- Born: Mary Elaine Gennoy June 11, 1951 Alameda, California
- Died: September 5, 2004 (aged 53) San Francisco, California
- Occupation: Activist

= Mary Gennoy =

American activist (1951–2004)

Mary Elaine Gennoy (June 11, 1951 – September 5, 2004) was an American activist for LGBT rights, disability rights, and marijuana legalization, based in San Francisco.

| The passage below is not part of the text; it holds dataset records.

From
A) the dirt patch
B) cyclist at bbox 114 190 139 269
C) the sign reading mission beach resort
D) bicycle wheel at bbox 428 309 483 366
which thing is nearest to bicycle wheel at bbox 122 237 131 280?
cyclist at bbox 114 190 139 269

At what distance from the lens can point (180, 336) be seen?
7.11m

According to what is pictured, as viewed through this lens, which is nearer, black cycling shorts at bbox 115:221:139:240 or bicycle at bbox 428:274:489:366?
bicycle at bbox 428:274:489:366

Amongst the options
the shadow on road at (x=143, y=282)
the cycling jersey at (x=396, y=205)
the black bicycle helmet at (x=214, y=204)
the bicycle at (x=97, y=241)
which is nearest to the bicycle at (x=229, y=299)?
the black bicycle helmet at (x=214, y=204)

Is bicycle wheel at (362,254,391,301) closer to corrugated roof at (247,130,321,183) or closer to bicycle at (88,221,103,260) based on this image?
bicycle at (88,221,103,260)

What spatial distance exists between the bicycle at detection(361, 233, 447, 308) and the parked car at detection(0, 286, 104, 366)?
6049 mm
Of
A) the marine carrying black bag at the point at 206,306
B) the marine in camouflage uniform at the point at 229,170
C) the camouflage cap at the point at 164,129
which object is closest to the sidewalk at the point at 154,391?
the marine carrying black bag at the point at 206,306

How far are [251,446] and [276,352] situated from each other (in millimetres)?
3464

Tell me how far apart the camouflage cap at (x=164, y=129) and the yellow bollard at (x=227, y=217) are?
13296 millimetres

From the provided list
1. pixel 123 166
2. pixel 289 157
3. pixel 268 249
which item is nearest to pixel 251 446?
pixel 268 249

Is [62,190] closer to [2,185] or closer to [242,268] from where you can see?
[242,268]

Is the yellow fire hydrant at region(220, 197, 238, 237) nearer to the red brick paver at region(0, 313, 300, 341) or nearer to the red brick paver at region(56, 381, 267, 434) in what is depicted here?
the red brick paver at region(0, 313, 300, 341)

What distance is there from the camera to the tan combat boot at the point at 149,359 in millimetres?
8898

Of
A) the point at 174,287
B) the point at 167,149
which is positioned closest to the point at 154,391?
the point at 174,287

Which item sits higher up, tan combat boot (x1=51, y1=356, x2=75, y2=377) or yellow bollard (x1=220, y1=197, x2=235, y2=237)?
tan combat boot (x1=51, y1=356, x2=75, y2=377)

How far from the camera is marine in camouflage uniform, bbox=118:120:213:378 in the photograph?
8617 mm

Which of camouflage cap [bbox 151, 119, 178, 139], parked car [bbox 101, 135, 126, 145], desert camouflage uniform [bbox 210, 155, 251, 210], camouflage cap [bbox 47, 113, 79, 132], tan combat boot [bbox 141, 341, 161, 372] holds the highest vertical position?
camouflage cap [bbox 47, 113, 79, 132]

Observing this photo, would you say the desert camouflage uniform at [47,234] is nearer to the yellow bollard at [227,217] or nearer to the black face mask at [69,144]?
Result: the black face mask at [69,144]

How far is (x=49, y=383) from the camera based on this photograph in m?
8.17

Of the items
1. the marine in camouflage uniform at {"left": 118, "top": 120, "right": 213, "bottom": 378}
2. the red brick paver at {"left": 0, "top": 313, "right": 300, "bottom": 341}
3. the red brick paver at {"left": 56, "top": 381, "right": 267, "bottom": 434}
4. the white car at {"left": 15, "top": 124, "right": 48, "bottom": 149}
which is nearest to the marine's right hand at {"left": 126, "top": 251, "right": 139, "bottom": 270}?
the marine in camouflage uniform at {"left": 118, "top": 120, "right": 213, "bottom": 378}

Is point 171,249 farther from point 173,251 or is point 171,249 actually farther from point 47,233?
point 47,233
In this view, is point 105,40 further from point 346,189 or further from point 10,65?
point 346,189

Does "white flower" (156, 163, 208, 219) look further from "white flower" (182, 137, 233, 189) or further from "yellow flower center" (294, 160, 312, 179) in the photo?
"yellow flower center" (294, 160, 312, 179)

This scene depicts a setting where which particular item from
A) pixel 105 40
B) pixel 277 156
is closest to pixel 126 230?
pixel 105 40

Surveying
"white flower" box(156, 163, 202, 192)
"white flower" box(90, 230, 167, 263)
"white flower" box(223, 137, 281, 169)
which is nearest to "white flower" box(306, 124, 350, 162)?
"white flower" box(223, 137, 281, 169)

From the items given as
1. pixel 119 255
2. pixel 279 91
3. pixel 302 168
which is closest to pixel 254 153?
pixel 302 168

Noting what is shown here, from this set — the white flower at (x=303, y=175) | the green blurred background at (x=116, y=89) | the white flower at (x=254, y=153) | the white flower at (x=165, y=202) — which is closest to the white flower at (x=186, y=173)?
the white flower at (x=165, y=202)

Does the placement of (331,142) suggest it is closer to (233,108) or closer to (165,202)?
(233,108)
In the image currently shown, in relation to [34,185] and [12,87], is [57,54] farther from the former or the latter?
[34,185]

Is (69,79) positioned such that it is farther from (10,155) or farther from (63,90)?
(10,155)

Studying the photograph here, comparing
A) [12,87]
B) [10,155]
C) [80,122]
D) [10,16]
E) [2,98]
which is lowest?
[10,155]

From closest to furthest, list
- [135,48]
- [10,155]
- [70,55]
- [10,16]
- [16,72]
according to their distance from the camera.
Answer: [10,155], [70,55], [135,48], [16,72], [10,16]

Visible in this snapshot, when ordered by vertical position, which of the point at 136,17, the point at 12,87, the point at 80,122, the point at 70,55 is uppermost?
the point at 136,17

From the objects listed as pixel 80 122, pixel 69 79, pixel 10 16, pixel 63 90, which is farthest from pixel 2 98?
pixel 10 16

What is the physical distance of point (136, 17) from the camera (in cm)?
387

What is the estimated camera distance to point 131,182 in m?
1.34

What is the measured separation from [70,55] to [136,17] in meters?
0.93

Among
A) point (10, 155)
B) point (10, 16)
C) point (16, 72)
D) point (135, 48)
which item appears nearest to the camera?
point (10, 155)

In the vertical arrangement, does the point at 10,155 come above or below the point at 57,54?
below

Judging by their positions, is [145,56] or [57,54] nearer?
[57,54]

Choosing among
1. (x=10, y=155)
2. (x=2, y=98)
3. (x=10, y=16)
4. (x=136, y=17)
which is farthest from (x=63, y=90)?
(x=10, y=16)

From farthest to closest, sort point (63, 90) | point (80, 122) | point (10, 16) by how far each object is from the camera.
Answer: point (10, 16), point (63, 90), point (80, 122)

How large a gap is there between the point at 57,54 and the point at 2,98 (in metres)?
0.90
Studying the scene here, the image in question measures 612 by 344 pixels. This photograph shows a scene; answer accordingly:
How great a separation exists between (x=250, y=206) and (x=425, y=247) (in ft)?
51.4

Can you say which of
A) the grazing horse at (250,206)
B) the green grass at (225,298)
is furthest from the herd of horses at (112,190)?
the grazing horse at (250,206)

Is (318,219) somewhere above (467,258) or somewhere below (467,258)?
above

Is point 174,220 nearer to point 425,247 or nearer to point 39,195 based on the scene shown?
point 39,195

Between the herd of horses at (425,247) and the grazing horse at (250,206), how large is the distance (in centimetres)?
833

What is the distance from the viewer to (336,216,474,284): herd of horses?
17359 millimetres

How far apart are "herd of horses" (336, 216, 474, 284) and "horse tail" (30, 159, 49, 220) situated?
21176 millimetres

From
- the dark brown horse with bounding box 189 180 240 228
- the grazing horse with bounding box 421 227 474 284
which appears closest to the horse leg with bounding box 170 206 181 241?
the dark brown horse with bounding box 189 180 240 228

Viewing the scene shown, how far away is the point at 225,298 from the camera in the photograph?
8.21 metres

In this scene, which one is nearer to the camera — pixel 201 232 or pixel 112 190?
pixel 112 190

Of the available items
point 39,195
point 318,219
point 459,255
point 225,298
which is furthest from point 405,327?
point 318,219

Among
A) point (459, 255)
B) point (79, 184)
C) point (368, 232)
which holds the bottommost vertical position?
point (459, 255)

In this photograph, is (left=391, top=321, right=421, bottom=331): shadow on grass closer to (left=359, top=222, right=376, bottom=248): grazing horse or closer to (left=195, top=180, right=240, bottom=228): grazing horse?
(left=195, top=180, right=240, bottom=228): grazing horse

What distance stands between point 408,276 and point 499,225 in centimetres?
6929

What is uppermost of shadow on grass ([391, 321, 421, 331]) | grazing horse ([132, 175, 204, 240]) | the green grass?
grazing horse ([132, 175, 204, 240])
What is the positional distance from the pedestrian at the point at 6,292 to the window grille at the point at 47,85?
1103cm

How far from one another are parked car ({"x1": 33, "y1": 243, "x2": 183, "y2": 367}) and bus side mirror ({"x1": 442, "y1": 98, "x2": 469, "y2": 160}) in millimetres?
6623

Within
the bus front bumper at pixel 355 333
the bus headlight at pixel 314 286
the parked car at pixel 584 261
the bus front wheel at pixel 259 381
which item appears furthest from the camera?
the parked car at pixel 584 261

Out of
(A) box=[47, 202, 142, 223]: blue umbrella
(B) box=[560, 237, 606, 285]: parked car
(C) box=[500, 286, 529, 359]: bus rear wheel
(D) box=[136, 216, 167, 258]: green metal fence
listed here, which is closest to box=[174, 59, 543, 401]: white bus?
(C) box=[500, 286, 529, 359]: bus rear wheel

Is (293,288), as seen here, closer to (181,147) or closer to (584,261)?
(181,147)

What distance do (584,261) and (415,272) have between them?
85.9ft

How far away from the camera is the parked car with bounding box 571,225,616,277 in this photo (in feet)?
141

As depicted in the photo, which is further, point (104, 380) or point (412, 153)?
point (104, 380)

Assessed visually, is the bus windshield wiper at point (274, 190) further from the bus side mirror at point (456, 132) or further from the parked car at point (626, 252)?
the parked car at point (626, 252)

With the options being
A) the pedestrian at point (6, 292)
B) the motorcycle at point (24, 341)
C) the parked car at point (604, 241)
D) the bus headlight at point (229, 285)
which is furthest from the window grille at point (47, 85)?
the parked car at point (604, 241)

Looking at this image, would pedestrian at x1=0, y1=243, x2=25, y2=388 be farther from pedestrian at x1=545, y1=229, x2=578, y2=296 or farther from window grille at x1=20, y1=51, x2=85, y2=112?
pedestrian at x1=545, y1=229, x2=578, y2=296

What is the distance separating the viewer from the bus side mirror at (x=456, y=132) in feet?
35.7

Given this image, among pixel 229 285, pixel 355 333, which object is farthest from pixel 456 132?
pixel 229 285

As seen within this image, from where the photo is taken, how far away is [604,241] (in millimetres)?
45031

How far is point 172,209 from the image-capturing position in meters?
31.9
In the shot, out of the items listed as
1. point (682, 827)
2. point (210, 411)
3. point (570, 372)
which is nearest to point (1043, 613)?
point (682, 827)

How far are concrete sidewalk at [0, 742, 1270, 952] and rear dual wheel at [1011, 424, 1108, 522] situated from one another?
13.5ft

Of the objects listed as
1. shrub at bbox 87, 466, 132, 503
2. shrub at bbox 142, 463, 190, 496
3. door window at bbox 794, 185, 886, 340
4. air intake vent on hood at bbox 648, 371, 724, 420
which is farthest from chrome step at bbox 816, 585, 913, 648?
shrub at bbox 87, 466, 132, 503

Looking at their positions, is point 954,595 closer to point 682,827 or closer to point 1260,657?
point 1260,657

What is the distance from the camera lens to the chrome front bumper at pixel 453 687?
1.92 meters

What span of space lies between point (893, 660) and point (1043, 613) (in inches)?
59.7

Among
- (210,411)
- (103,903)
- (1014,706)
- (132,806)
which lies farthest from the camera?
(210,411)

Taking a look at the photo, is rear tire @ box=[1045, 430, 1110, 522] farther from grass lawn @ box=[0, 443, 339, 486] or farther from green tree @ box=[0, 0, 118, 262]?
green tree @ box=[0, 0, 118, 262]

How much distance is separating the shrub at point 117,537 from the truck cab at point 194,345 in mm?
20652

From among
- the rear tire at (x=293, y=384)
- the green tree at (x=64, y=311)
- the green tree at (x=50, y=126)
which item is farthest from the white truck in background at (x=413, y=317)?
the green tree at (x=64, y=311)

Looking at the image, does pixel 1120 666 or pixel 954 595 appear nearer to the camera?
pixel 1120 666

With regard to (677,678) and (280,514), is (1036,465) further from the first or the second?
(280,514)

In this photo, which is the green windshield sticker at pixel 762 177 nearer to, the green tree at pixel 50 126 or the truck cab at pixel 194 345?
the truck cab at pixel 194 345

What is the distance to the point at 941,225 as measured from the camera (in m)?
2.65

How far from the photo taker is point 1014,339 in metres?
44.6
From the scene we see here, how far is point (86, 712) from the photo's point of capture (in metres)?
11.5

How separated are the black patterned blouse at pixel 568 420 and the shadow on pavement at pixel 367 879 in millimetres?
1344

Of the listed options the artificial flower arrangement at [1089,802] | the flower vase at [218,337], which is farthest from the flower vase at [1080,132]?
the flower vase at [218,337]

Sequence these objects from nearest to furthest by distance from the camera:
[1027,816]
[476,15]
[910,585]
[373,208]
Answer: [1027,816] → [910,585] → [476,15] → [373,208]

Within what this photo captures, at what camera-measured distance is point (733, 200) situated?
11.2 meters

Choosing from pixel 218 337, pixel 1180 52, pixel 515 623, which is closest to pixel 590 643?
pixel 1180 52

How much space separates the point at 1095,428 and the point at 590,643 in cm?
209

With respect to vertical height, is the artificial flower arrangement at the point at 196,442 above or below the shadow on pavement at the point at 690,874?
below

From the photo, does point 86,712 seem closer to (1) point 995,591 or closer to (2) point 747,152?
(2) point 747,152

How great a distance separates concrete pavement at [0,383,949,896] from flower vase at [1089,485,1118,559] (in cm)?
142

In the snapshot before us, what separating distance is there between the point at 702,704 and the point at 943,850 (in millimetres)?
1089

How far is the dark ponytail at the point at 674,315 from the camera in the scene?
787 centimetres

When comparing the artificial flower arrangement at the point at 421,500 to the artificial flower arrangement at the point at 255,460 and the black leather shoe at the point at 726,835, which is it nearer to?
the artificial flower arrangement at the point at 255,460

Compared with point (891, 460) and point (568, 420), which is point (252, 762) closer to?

==Early life and education==
Gennoy was from Alameda, California, the daughter of William J. Gennoy and Doris Elaine Gennoy (later Gilla). Her father was a businessman and a World War II fighter pilot. Her mother was a secretary. She had congenital health issues she traced to prenatal radiation exposure, while her mother was in treatment for cancer. She attended Alameda High School in the 1960s, the College of Alameda in the early 1970s, and San Francisco State University from 1979 to 1984.

== Career ==
Gennoy was a familiar figure in San Francisco activist communities, working for LGBT rights, disability rights, the environment, and marijuana legalization. She was one of the original active members of the San Francisco Cannabis Buyers Club, along with "Brownie Mary" Rathbun, Dennis Peron, and others. "If you were born like me, you'd have no choice," she explained in 1998, about her focus on marijuana legalization, because her chronic health issues required pain management, and medical cannabis met her needs.

In 1992, Gennoy was a member of San Francisco's New Stonewall Liberation Day board of directors. She gathered signatures for Proposition 215 in 1996, and ran for the San Francisco Board of Supervisors as a write-in candidate in 2000. In 2002 she ran again for the Board of Supervisors. She was part of the Dykes on Bikes contingent in the San Francisco Pride Parade. She wrote poetry for local lesbian publications.

== Personal life and legacy ==
Gennoy was physically disabled, of short stature, and hard of hearing. She used a wheelchair in adulthood, and underwent numerous surgeries. She died in 2004, at the age of 53, after throat surgery for laryngeal cancer. She was one of the people commemorated by a quilt honoring disabled lesbians, created by Karen Hampton and exhibited at the San Francisco Public Library in 2010.